Conforme a literatura especializada, as principais formas de dor são: aguda, crônica e recorrente. Em todas elas estão presentes variáveis psicossociais e culturais. Contudo, pela importância epidemiológica quanto a sua incidência, morbidade, custos sociais, econômicos e trabalhistas, tem sido destacada a dor crônica, o tipo bastante freqüente na vida diária de muitos brasileiros, sendo um dos motivos para tantas intervenções clínicas e cirúrgicas - lamentavelmente algumas vezes de alto custo e pequeno benefício - por não contemplar, no protocolo de procedimentos técnicos, os aspectos multifatoriais e multidimensionais. Cabe aqui realçar que, em seu trajeto, a dor crônica termina por ser causa e efeito da dor da alma, isto é, a dor psicológica, a que mais machuca, magoa e atrapalha, provocando mudanças de humor nas pessoas e consequentemente interferindo no cotidiano e qualidade de vida delas.
Hoje, há uma opinião consensual de que o processo doloroso envolve aspectos biológicos, emocionais e socioculturais, exigindo, portanto, os cuidados de uma equipe multiprofissional, composta de enfermeiros, fisioterapeutas, médicos, psicólogos e outros profissionais com bastante experiência e capacitação para uma assistência eficaz e humanizada no tratamento da dor humana.
Daí porque pode-se afirmar claramente e com justiça que, no âmbito da Psicologia, embora muito recente, graças a criação de bons cursos de especialização e residência, o tratamento psicológico específico para a dor crônica em muitos serviços de saúde tem demonstrado excelentes resultados, proporcionando melhor qualidade de vida para o portador, com redução dos sintomas, diminuição dos medicamentos e até prevenção de intervenções cirúrgicas. Por outro lado, abre-se um novo horizonte para os cuidadores especialistas em terapia antálgica.

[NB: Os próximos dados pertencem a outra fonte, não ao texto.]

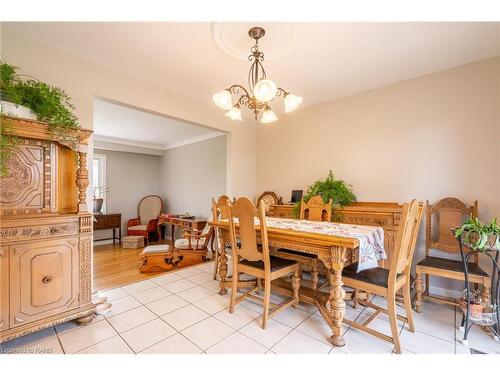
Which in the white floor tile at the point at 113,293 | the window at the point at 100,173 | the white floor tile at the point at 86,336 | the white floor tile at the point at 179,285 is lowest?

Pelos argumentos expostos anteriormente, ficou demonstrado que a dor envolve aspectos biológicos, emocionais, sociais, culturais e econômicos, portanto requer uma assistência multiprofissional. Por fim, pela associação contextual e de conteúdo com esse artigo, finalizamos com essa reflexão adaptada de Loduca e Samuelian: “ O papel do Psicólogo no tratamento da dor é compreender o contexto envolvido na queixa do doente, priorizar o esclarecimento sobre a importância da avaliação psicológica, utilizar recursos que facilitem ao indivíduo perceber o papel da emoção na dor e investigar a maneira como a dor tem interferido no cotidiano do doente”.
* Morgana do Nascimento Andrade CRP-PB13/5489 – Psicóloga Clínica e especialista em Dor pelo Hospital A.C. Camargo, São Paulo/SP.